* [QUÉ DEBES HACER]:
[1] Según el texto sobre Alejandra Pizarnik, ¿en qué año emigraron sus padres a la Argentina?
[2] Extrae del texto sobre Alejandra Pizarnik, de forma literal, el pasaje que va desde “El padre de” hasta “tendencia a tartamudear.”, ambos incluidos.

* [FRAGMENTO DEL TEXTO]:
══════════════════════════════
Alejandra Pizarnik
Alejandra Pizarnik: las fuerzas del lenguaje
Por Consuelo Triviño Anzola
Escritora colombiana
Alejandra Pizarnik nació en 1936 en Avellaneda, localidad cercana a Buenos Aires, y murió en 1972 a causa de una sobredosis de barbitúricos. Judíos rusos, sus padres emigraron a la Argentina en 1934 huyendo de Stalin y del nazismo. Procedían de la ciudad de Rovne, que durante la Segunda Guerra Mundial sería ocupada por los nazis y, al final de la contienda anexionada a Polonia. El nombre del padre era Elías Pozharnik, pero los funcionarios de emigración cambiaron su apellido. La madre, Rejzla Bromiker, que pasaría a llamarse Rosa, llegó embarazada de la hija mayor, Myriam. Veinte meses después nació Alejandra, llamada primero Flora, para sus padres “Buma”, que significa “flor” en yiddish, palabra similar a la alemana “blume”, que significa también “flor”.
El padre de Alejandra se dedicó a la venta de joyas con lo que consiguió salir adelante. Todo indica que se integró en un país donde la condición de extranjero no era extraña. Los esposos hablaban yiddish en el hogar, pero las hijas no lo aprendieron. César Aira sugiere que esa circunstancia influyó en la curiosa forma de hablar de Alejandra, con cierta tendencia a tartamudear.
══════════════════════════════
* [REGISTROS ALMACENADOS]:
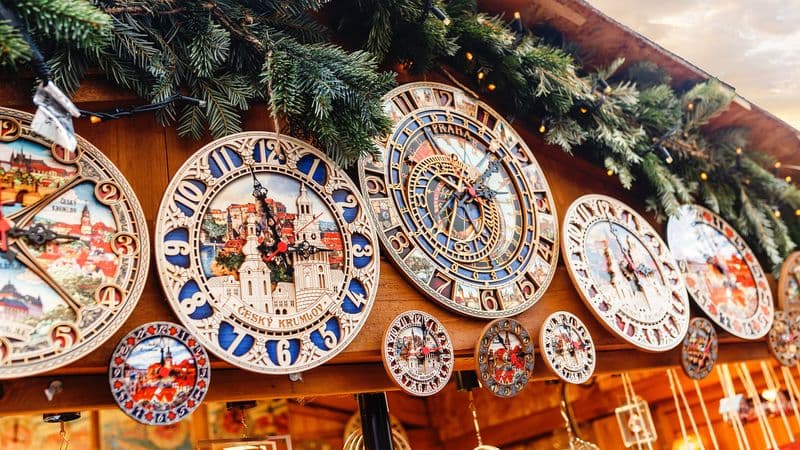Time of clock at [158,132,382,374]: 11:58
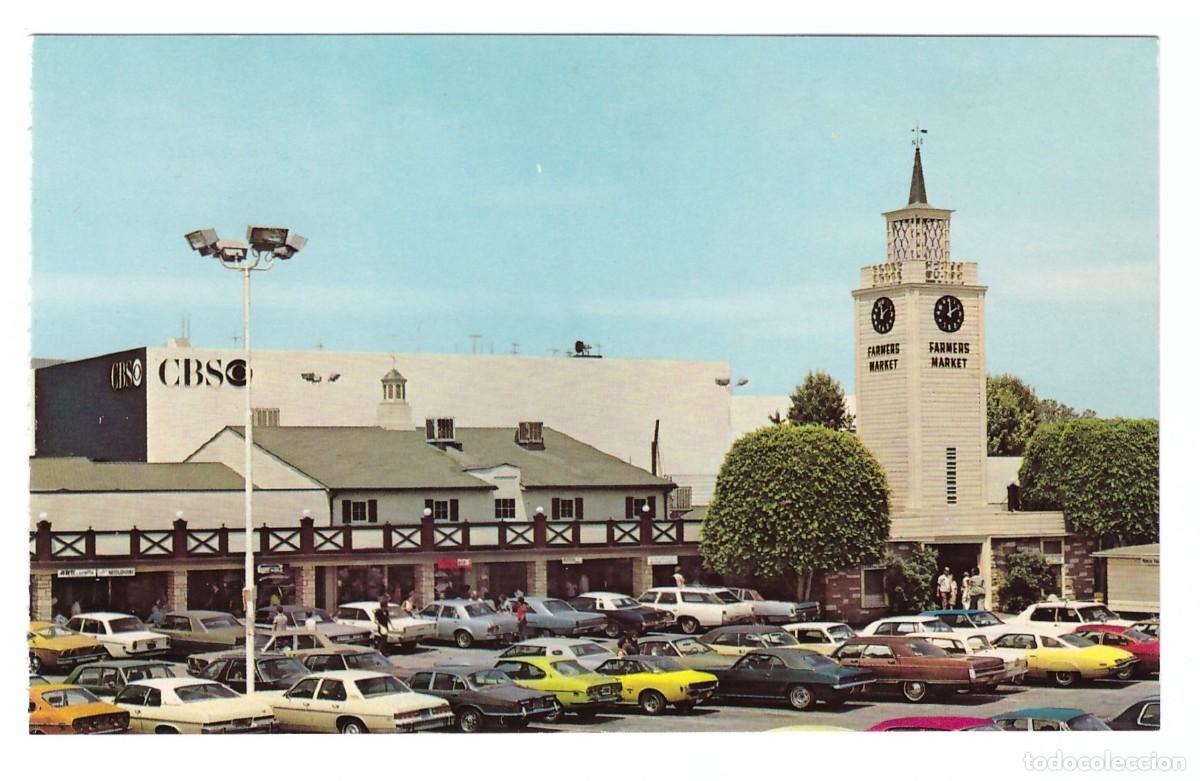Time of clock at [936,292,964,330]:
══════════════════════════════
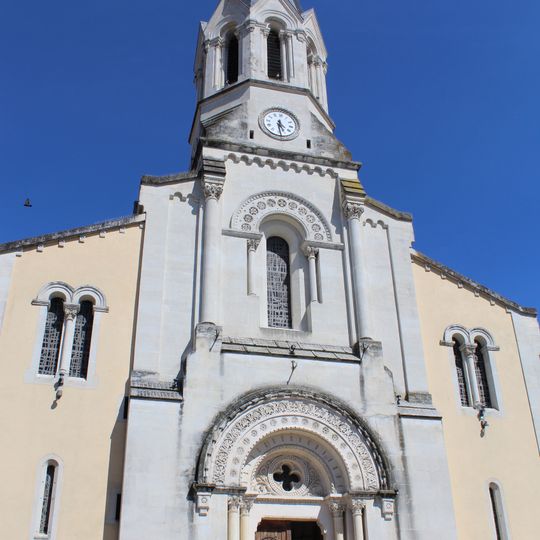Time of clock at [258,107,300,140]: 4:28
══════════════════════════════
* [SOLUCIONES A CONTINUACIÓN]:
[1] En 1934.

[2]
El padre de Alejandra se dedicó a la venta de joyas con lo que consiguió salir adelante. Todo indica que se integró en un país donde la condición de extranjero no era extraña. Los esposos hablaban yiddish en el hogar, pero las hijas no lo aprendieron. César Aira sugiere que esa circunstancia influyó en la curiosa forma de hablar de Alejandra, con cierta tendencia a tartamudear.